→ **WHAT IS BEING ASKED**
Copy out word for word the lines of the entries below, starting with the line that contains "Which of the" and going on through the line that contains "Answer: the cargo", including both of those lines.

→ **SOURCE MATERIAL**
↓↓↓
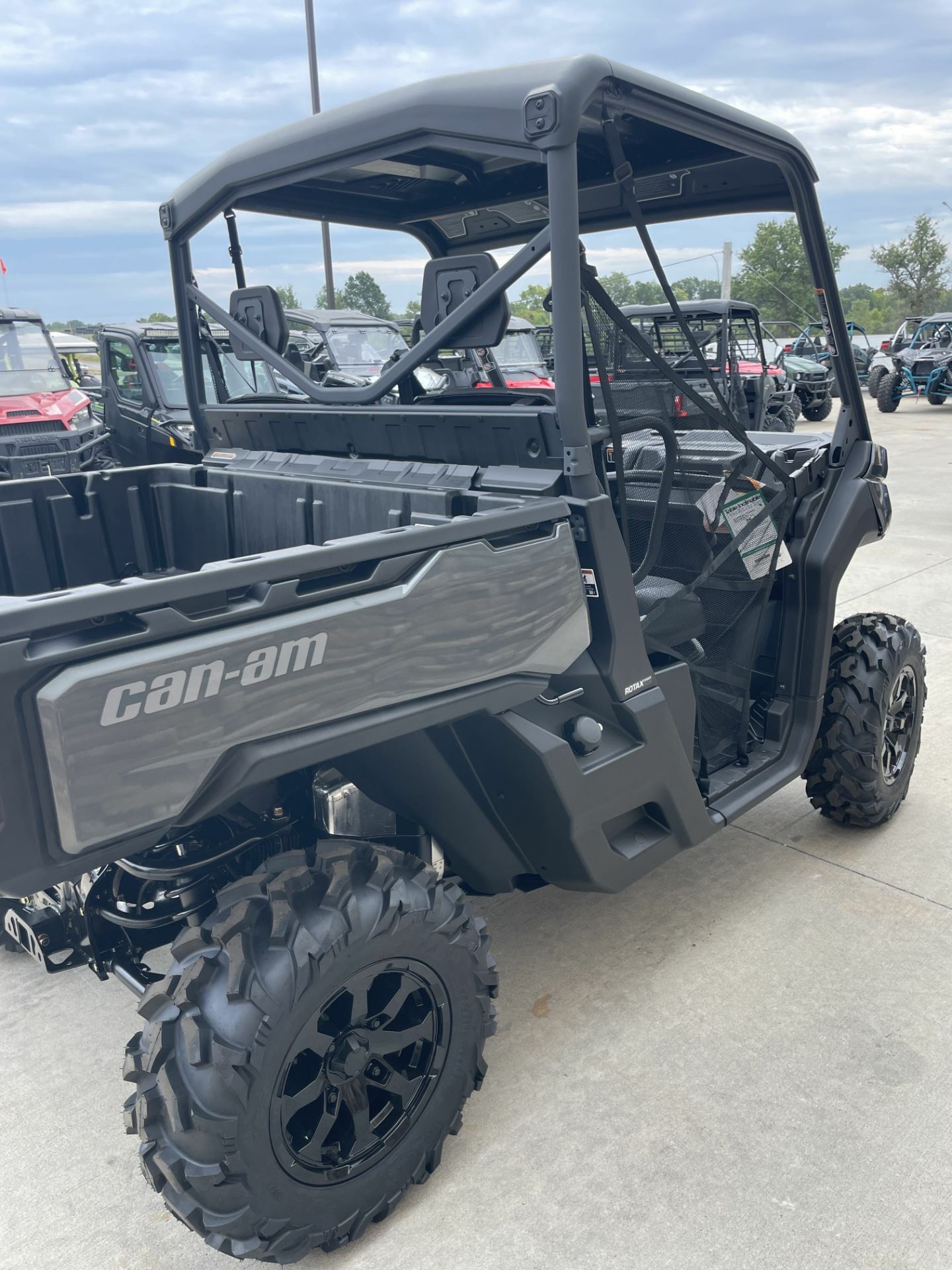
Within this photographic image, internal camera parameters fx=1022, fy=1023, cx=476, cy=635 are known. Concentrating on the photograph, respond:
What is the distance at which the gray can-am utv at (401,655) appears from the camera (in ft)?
5.67

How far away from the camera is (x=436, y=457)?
2.59m

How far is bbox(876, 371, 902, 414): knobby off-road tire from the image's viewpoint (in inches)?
743

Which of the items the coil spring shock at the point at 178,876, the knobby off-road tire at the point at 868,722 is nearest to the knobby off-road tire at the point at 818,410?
the knobby off-road tire at the point at 868,722

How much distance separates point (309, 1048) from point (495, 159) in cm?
238

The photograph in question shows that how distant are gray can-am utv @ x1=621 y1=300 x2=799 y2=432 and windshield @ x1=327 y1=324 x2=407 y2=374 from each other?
405cm

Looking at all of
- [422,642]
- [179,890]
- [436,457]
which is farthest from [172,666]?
[436,457]

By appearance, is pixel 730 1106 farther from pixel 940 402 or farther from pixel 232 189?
pixel 940 402

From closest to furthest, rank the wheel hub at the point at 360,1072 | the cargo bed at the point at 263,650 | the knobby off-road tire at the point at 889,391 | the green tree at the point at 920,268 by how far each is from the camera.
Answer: the cargo bed at the point at 263,650, the wheel hub at the point at 360,1072, the knobby off-road tire at the point at 889,391, the green tree at the point at 920,268

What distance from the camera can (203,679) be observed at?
1.67 m

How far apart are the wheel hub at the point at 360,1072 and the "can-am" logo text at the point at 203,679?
2.16 feet

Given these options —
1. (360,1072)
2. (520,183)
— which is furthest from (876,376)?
(360,1072)

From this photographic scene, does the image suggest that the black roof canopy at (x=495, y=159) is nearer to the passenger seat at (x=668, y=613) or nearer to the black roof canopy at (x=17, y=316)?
the passenger seat at (x=668, y=613)

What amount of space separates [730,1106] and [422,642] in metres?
1.38

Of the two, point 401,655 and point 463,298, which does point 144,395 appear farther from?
point 401,655
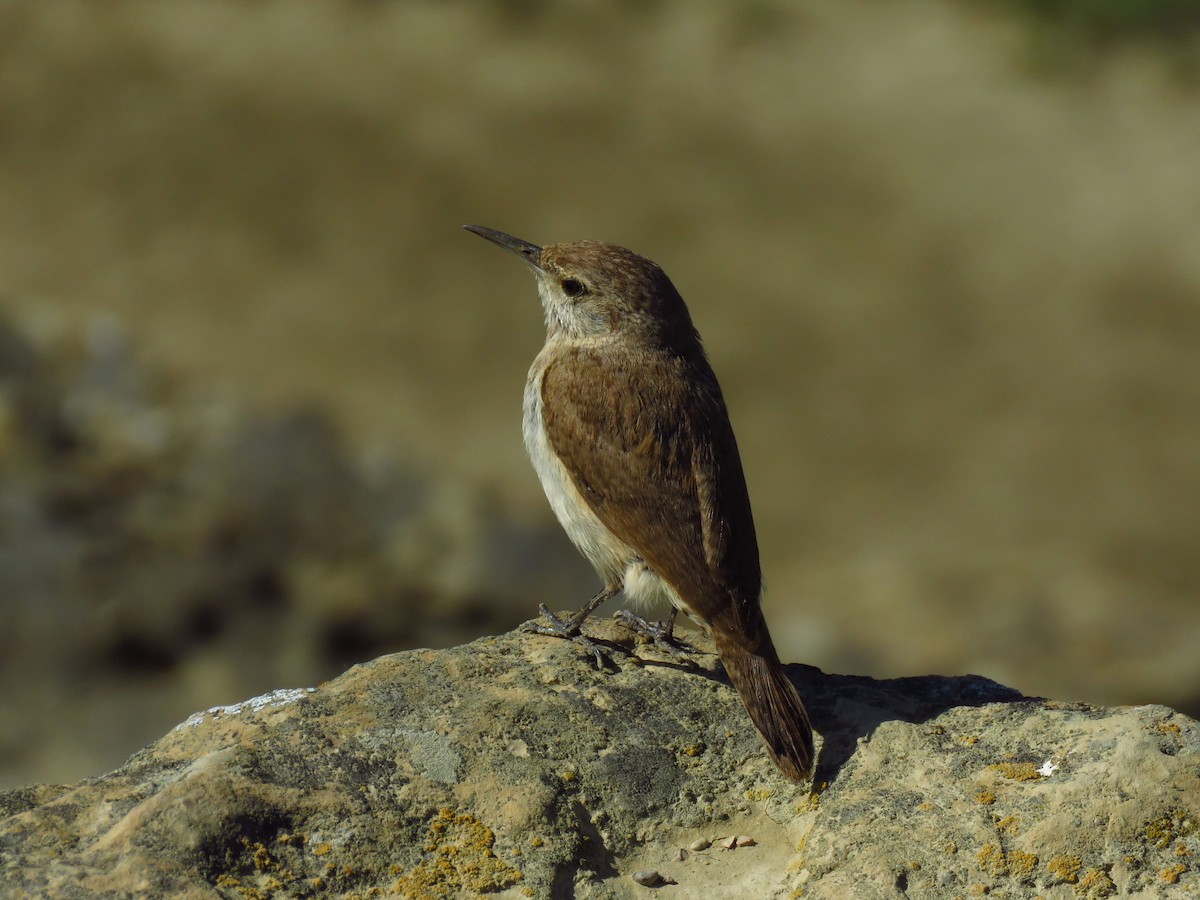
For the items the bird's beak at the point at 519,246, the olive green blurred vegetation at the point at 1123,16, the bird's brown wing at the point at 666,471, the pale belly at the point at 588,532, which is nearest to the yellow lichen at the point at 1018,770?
the bird's brown wing at the point at 666,471

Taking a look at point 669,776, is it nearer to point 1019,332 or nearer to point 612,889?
point 612,889

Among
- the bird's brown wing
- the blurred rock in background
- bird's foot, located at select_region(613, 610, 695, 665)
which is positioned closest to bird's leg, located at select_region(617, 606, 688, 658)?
bird's foot, located at select_region(613, 610, 695, 665)

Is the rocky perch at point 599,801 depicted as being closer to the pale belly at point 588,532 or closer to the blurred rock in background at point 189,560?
the pale belly at point 588,532

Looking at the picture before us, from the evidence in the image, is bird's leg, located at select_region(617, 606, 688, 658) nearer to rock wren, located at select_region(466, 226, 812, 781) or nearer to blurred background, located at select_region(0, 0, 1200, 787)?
rock wren, located at select_region(466, 226, 812, 781)

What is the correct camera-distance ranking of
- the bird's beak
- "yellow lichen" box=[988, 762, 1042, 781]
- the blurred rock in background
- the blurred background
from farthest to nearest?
the blurred background < the blurred rock in background < the bird's beak < "yellow lichen" box=[988, 762, 1042, 781]

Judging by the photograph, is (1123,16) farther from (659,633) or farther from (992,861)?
(992,861)

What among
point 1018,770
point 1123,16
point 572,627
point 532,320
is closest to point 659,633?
point 572,627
↑↑↑
→ **COMPLETE OUTPUT**
Which of the items the coil spring shock at the point at 178,876, the knobby off-road tire at the point at 868,722 is nearest to the knobby off-road tire at the point at 818,410?
the knobby off-road tire at the point at 868,722

How much distance separates point (309, 1048) from point (495, 159) in cm?
238

The photograph in question shows that how distant are gray can-am utv @ x1=621 y1=300 x2=799 y2=432 and windshield @ x1=327 y1=324 x2=407 y2=374 from each other?
405cm

Looking at all of
- [422,642]
- [179,890]
- [436,457]
which is farthest from [172,666]?
[436,457]

By appearance, is pixel 730 1106 farther from pixel 940 402 or farther from pixel 232 189?
pixel 940 402

From closest to furthest, rank the wheel hub at the point at 360,1072 | the cargo bed at the point at 263,650 | the knobby off-road tire at the point at 889,391 | the green tree at the point at 920,268 by how far each is from the camera.
Answer: the cargo bed at the point at 263,650, the wheel hub at the point at 360,1072, the knobby off-road tire at the point at 889,391, the green tree at the point at 920,268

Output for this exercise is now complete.